A circular coil of 50 turns, area 0.04 m², is placed in a uniform magnetic field of 0.30 T with the plane of the coil at 30° to the field (i.e. θ = 60° to the normal). Calculate the flux linkage.
1θ = angle between B and normal to coil = 60°
2Φ = BA cos θ = 0.30 × 0.04 × cos 60° = 0.012 × 0.5 = 6.0 × 10⁻³ Wb
A coil of 200 turns and area 15 cm² is placed perpendicular to a magnetic field. The field changes from 0.40 T to 0.10 T in 0.050 s. Calculate the induced EMF.
2Change in flux linkage: ΔNΦ = N × ΔΦ = 200 × (−4.5 × 10⁻⁴) = −0.090 Wb
3|ε| = |ΔNΦ/Δt| = 0.090/0.050 = 1.80 V
Induced EMF = 1.80 V
A straight conductor of length 0.25 m moves at 3.5 m s⁻¹ perpendicular to a magnetic field of 0.80 T. Calculate the induced EMF.
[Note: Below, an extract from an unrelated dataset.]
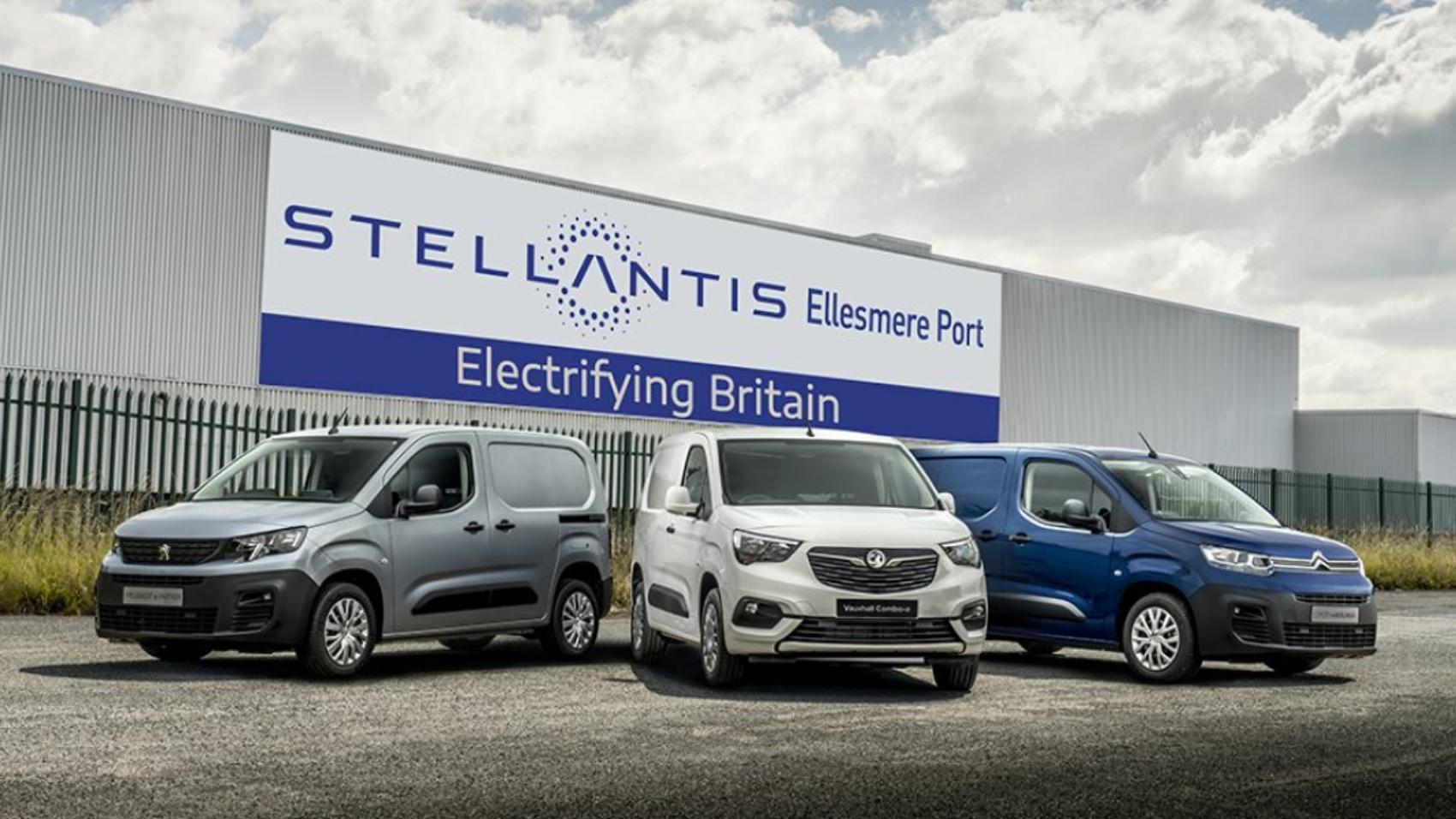 Stellantis Ellesmere Port factory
1ε = Bvl = 0.80 × 3.5 × 0.25
2ε = 0.70 V
Induced EMF = 0.70 V
A bar magnet is pushed into a solenoid and the induced current is observed to flow anticlockwise (when viewed from the magnet end). (a) State which pole of the solenoid faces the magnet. (b) Explain how Lenz's law applies.
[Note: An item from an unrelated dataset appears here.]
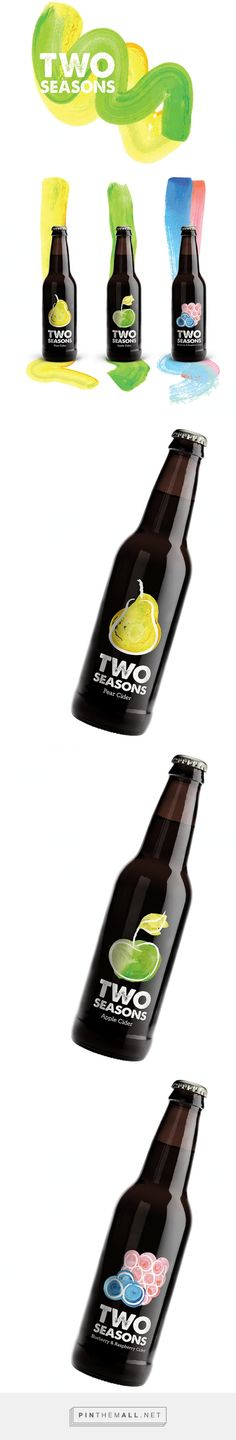 Two Seasons Cider Designed by: Kat Stevens, Australia curated by Packaging Diva PD. Simple yet great illustrations on the packaging.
1Anticlockwise current (viewed from magnet end) → using right-hand rule, the magnetic field of the coil points towards the magnet → this face is a North pole
2Lenz's law: the induced North pole of the solenoid repels the incoming North pole of the magnet, opposing the increase in flux. This opposes the motion — consistent with energy conservation.
The solenoid presents a North pole to the magnet, repelling it and opposing the increase in flux (Lenz's law).
1. A coil of area 0.010 m² is placed perpendicular to a 0.50 T field. What is the magnetic flux through the coil?
Φ = BA cos θ = 0.50 × 0.010 × cos 0° = 0.50 × 0.010 = 5.0 × 10⁻³ Wb. (θ = 0° because field is perpendicular to the coil plane, parallel to normal.)
2. A coil in a magnetic field has zero flux linkage. What is the angle between the magnetic field and the normal to the coil?
Φ = BA cos θ = 0 when cos θ = 0 → θ = 90°. The field is parallel to the plane of the coil (perpendicular to the normal). No field lines pass through the coil.
3. According to Lenz's law, the direction of the induced current is such that:
Lenz's law (the physical meaning of the minus sign in Faraday's law): the induced current opposes the change that caused it — conservation of energy.
4. A conductor of length 0.5 m moves at 2 m s⁻¹ perpendicular to a 0.4 T field. What EMF is induced?
ε = Bvl = 0.4 × 2 × 0.5 = 0.4 V.
5. A 400-turn coil of area 20 cm² has its flux linkage change from 0.16 Wb to 0.04 Wb in 0.040 s. Calculate the magnitude of the induced EMF.
1. A rectangular loop of dimensions 0.15 m × 0.08 m rotates at 50 rev s⁻¹ in a uniform magnetic field of 0.35 T. (a) Calculate the maximum flux linkage if the coil has 80 turns. (b) Calculate the peak induced EMF.
(a) Area A = 0.15 × 0.08 = 0.012 m². Maximum flux linkage = NBA (when θ = 0°) = 80 × 0.35 × 0.012 = 0.336 Wb. (b) Angular frequency ω = 2πf = 2π × 50 = 314.2 rad s⁻¹. The flux linkage varies as NΦ = NBAcos(ωt). The induced EMF = −d(NΦ)/dt = NBAω sin(ωt). Peak EMF = NBAω = 0.336 × 314.2 = 105.6 V ≈ 106 V.
2. A metal rod of length 1.2 m slides along horizontal rails in a uniform vertical magnetic field of 0.25 T at 4.0 m s⁻¹. The rails are connected at one end by a resistor of 6.0 Ω. The rod has resistance 2.0 Ω. Calculate: (a) the induced EMF; (b) the current in the circuit; (c) the force needed to maintain constant velocity.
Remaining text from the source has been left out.